With such a patron as Biscop the monasteries never lacked any good thing. He brought back from the Continent the best matters of the period—books, pictures, relics, skilled mechanics, makers of stained glass, and choir-masters. He saw before him a land in which the monk was to be the conservator and promoter of learning. And in carrying out this purpose he did more than plant a monastery, for he planted and reared a man. We have the word of that historian whose life and death so nearly approach those of his favorite author, when we declare that “prose took its first shape in the Latin history of Baeda.” For John Henry Greene closed his history of the English people much as Bede ended his own career, weary with his labor and yet completing what he had begun.
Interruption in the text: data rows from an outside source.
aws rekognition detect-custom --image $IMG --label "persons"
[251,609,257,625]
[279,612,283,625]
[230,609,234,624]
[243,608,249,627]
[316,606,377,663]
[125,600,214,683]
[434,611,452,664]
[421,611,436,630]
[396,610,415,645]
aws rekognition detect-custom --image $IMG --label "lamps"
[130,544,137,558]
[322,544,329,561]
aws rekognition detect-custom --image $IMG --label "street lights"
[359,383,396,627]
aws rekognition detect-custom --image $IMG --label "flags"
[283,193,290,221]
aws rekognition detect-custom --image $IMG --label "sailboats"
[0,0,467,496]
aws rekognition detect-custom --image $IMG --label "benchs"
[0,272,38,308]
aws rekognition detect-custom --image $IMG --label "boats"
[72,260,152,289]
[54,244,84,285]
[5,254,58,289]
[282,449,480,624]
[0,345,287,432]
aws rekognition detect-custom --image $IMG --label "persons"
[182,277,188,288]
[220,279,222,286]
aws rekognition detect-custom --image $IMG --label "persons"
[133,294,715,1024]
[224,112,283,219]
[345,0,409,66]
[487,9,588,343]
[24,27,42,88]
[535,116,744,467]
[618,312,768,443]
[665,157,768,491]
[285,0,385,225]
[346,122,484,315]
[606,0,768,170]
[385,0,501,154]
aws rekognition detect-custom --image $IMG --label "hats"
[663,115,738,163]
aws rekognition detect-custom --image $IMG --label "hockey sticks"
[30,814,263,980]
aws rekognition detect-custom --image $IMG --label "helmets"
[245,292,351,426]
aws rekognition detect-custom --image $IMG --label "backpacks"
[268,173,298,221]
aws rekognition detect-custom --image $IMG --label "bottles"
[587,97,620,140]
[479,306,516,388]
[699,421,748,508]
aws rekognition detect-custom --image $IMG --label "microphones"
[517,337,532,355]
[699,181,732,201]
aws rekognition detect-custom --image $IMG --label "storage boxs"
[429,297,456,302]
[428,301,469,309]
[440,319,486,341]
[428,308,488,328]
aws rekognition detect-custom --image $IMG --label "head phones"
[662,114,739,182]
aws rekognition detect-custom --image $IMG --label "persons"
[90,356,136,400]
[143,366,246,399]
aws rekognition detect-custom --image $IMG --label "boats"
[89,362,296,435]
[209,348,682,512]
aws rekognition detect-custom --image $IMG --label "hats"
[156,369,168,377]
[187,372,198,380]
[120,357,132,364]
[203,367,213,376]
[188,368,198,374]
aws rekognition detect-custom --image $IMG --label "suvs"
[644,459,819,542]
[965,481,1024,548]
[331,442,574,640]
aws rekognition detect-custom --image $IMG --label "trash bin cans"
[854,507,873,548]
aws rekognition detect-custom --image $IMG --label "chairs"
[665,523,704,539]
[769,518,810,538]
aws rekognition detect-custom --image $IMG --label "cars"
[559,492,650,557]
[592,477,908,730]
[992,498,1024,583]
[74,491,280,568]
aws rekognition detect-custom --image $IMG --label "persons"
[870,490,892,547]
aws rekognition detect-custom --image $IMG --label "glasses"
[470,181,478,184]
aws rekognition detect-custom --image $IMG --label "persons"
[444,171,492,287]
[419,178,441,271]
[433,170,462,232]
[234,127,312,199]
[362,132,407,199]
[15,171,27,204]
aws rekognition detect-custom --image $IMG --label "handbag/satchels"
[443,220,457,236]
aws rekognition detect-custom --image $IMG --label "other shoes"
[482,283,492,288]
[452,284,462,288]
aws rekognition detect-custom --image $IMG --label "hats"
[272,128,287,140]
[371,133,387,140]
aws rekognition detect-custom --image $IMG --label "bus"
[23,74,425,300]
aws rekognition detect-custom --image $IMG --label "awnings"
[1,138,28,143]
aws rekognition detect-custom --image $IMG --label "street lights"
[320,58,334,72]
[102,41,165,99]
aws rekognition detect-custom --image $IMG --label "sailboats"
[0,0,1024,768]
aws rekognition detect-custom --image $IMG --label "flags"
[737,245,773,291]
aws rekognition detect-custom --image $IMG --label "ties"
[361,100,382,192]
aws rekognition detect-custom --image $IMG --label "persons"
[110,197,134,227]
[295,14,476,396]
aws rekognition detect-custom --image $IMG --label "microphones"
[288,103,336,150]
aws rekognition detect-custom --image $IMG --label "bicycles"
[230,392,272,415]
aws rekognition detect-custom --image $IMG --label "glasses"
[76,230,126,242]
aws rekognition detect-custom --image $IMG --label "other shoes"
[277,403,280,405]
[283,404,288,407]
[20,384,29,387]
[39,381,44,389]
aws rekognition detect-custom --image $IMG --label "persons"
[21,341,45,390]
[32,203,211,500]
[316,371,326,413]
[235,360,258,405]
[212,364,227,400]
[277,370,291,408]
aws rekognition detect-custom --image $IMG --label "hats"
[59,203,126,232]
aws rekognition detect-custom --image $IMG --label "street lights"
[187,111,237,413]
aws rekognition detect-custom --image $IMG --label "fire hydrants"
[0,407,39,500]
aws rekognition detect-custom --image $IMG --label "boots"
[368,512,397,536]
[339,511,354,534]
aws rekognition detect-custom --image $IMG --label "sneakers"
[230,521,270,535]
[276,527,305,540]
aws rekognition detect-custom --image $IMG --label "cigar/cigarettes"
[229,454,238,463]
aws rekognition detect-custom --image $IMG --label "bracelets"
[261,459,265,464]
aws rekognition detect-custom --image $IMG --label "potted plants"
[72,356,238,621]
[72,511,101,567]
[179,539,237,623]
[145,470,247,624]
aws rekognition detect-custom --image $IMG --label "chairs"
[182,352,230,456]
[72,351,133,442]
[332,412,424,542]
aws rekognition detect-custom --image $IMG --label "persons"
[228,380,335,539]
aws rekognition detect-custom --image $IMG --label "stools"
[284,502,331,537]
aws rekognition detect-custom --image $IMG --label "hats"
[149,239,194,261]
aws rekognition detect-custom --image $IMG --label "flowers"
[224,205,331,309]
That which lies before us is what Greene finely styles “the quiet grandeur of a life consecrated to knowledge.” It was no hoarding, avaricious, trilobite life to be fossilized for future ages in the dead strata of ecclesiastical records. Instead, it concerned itself with all learning; and though it perished in the blackness of a general ignorance, it is a source of light and force to-day.
But let us return to Bede’s brief points of change. While he was still a boy, the monastery was desolated by one of the great plagues which followed the Synod of Whitby, and every monk who knew how to sing in the choir, except the Abbot and Bede, were among the victims. Unaided these two struggled with the double task of teaching the others to sing and keeping up the monastic services in the mean time. The antiphons they had to abandon, but they struggled through the Psalms, often weeping and sobbing as they sang. At nineteen—six years before the usual age—he became a deacon; at thirty he was a priest; at fifty-nine he died. He acquired his Greek through the agency of Archbishop Theodore, who had come from Paul’s city of Tarsus in Cilicia. There were many in England who actually spoke in that tongue, owing to his encouragement of it. And Bede was no mean nor small factor in its diffusion, for he taught at Jarrow a school of six hundred monks, besides an uncounted number of strangers who sought his instruction. The genealogy of school masters is truly suggestive. From Bede to Alcuin, from Alcuin to Rabanus Maurus, from Rabanus and his liberal methods on to the times of Abelard and the free inquiry; so the torch of learning passes down the generations. And when we remember Alcuin’s commendation of Bede and Rabanus Maurus’s instruction by Alcuin, we cannot doubt the close connection of these three earliest names. Abelard really revived the bolder and broader style which had been opposed at first in the Abbey of Fulda.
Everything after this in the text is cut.